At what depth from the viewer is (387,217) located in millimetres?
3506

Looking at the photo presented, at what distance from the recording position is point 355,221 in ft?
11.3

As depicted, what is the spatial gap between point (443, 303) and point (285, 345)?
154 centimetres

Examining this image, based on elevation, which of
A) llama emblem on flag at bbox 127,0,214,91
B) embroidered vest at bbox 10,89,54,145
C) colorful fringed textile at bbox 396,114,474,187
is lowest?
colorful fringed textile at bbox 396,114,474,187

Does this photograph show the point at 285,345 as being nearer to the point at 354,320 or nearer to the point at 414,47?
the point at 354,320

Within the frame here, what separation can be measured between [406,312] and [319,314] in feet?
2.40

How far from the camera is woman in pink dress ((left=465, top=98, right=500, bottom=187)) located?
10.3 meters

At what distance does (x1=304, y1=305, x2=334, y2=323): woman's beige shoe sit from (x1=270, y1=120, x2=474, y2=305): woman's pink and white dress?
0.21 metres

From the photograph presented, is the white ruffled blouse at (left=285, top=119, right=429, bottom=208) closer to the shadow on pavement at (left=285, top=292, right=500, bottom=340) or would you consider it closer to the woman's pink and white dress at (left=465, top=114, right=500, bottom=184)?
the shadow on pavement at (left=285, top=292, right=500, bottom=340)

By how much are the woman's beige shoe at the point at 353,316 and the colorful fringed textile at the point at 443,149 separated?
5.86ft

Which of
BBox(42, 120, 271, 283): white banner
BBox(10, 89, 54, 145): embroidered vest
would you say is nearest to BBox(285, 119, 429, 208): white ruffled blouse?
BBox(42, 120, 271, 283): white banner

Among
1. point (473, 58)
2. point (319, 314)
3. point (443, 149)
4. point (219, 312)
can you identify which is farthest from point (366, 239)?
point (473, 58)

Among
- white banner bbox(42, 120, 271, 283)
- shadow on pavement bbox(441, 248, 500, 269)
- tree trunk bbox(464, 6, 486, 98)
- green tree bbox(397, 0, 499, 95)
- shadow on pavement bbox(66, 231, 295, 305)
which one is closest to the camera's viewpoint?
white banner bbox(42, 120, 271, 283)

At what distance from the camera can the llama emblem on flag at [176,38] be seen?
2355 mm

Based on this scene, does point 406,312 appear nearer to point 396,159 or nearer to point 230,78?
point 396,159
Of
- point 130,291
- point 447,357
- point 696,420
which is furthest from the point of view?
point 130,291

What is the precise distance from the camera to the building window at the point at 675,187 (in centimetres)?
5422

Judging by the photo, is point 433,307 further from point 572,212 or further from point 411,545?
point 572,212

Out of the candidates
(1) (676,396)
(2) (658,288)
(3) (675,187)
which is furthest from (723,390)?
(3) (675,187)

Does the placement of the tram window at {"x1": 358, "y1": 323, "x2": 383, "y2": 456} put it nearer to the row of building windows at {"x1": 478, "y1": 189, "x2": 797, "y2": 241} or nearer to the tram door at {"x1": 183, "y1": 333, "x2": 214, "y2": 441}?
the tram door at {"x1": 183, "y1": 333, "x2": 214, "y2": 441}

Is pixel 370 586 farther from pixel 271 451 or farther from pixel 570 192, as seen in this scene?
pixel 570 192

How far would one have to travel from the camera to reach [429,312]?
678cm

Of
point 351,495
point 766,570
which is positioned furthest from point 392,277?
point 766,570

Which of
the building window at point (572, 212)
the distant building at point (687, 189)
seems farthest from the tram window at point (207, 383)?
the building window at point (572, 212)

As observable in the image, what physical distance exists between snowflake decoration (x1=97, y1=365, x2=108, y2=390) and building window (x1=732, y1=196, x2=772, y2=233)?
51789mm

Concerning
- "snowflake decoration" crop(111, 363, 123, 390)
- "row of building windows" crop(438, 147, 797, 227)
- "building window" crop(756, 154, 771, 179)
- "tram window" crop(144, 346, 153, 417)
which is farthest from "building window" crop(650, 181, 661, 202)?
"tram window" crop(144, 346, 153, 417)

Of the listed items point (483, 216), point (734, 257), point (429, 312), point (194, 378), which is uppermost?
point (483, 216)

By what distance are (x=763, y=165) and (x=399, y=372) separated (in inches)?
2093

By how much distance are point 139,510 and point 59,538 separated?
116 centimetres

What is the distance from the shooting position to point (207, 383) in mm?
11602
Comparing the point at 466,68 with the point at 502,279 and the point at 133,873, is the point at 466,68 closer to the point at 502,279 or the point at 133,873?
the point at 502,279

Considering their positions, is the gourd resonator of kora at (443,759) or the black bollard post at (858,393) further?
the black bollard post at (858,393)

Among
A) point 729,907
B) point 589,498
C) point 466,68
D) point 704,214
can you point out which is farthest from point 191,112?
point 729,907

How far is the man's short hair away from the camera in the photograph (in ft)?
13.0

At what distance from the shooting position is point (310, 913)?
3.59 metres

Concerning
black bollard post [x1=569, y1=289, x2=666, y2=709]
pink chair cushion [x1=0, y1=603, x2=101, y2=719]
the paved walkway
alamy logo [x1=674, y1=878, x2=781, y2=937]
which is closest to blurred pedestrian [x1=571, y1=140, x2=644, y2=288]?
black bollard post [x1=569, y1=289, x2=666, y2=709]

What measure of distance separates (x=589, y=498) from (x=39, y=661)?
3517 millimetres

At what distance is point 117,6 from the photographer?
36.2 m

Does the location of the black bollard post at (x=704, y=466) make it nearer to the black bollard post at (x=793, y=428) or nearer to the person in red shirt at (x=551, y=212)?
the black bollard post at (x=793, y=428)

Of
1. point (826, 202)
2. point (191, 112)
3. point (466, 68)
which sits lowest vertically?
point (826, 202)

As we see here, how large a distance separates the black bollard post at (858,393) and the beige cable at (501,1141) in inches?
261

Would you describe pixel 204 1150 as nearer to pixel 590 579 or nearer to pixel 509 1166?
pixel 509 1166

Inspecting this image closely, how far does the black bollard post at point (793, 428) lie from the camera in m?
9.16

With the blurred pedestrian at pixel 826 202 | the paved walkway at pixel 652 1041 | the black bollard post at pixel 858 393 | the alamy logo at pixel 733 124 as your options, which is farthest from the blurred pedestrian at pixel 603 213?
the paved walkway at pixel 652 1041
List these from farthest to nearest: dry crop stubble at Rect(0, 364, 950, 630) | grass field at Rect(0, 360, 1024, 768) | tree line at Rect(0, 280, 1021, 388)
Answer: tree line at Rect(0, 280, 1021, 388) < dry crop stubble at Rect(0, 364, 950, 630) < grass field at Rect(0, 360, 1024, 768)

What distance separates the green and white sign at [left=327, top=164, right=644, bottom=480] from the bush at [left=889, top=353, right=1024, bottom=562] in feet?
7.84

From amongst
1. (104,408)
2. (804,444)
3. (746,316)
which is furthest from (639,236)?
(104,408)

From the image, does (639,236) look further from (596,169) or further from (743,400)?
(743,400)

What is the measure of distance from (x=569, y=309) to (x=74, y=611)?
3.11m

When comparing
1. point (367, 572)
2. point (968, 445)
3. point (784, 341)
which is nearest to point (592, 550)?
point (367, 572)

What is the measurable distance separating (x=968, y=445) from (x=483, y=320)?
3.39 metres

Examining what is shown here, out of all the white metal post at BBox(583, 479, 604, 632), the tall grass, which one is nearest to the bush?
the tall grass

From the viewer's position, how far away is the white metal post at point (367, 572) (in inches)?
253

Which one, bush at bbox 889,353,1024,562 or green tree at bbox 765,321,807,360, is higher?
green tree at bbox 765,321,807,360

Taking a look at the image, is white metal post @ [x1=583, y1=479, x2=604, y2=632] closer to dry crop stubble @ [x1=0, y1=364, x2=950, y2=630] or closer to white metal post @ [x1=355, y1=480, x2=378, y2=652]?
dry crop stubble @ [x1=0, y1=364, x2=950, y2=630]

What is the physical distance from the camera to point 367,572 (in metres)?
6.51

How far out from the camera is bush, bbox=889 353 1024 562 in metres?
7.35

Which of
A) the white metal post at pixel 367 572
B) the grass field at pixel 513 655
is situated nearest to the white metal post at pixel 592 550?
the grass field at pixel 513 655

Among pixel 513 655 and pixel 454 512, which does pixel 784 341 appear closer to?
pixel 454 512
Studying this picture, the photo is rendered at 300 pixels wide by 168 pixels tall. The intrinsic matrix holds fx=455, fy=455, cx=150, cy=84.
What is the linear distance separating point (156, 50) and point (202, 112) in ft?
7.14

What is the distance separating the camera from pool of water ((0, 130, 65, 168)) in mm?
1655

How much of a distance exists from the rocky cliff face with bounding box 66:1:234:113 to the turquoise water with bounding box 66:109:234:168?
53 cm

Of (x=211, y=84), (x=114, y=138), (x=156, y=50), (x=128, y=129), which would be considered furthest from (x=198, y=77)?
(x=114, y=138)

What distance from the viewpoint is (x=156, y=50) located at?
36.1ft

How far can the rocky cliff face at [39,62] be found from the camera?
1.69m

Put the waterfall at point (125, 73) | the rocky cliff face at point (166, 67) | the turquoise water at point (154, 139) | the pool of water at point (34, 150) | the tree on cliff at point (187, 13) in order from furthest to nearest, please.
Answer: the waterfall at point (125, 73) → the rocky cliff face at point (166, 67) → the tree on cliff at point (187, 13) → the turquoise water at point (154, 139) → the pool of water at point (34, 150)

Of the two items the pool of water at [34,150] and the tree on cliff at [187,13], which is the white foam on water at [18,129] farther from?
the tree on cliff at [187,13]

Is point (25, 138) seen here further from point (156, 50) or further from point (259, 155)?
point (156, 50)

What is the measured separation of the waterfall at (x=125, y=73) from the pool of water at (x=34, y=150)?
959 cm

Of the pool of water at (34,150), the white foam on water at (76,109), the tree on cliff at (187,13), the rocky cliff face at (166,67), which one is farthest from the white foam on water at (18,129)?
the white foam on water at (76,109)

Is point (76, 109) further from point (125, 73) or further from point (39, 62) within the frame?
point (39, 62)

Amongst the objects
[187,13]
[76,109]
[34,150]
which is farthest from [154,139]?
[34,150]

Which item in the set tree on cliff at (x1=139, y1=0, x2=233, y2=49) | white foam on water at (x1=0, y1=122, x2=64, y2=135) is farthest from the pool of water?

#### [TASK DIRECTIONS]
Can you express the lines of the records as a JSON list of strings, one string per line, covering only the line with "Studying this picture, the" through the line with "Answer: the waterfall", both included, with blank lines left out?

#### [COMPLETE ANSWER]
[
  "Studying this picture, the photo is rendered at 300 pixels wide by 168 pixels tall. The intrinsic matrix holds fx=455, fy=455, cx=150, cy=84.",
  "What is the linear distance separating point (156, 50) and point (202, 112) in ft?",
  "7.14",
  "What is the distance separating the camera from pool of water ((0, 130, 65, 168)) in mm?",
  "1655",
  "How much of a distance exists from the rocky cliff face with bounding box 66:1:234:113 to the turquoise water with bounding box 66:109:234:168?",
  "53 cm",
  "Of (x=211, y=84), (x=114, y=138), (x=156, y=50), (x=128, y=129), which would be considered furthest from (x=198, y=77)?",
  "(x=114, y=138)",
  "What distance from the viewpoint is (x=156, y=50) located at?",
  "36.1ft",
  "How far can the rocky cliff face at [39,62] be found from the camera?",
  "1.69m",
  "Put the waterfall at point (125, 73) | the rocky cliff face at point (166, 67) | the turquoise water at point (154, 139) | the pool of water at point (34, 150) | the tree on cliff at point (187, 13) in order from furthest to nearest, please.",
  "Answer: the waterfall at point (125, 73) → the rocky cliff face at point (166, 67) → the tree on cliff at point (187, 13) → the turquoise water at point (154, 139) → the pool of water at point (34, 150)"
]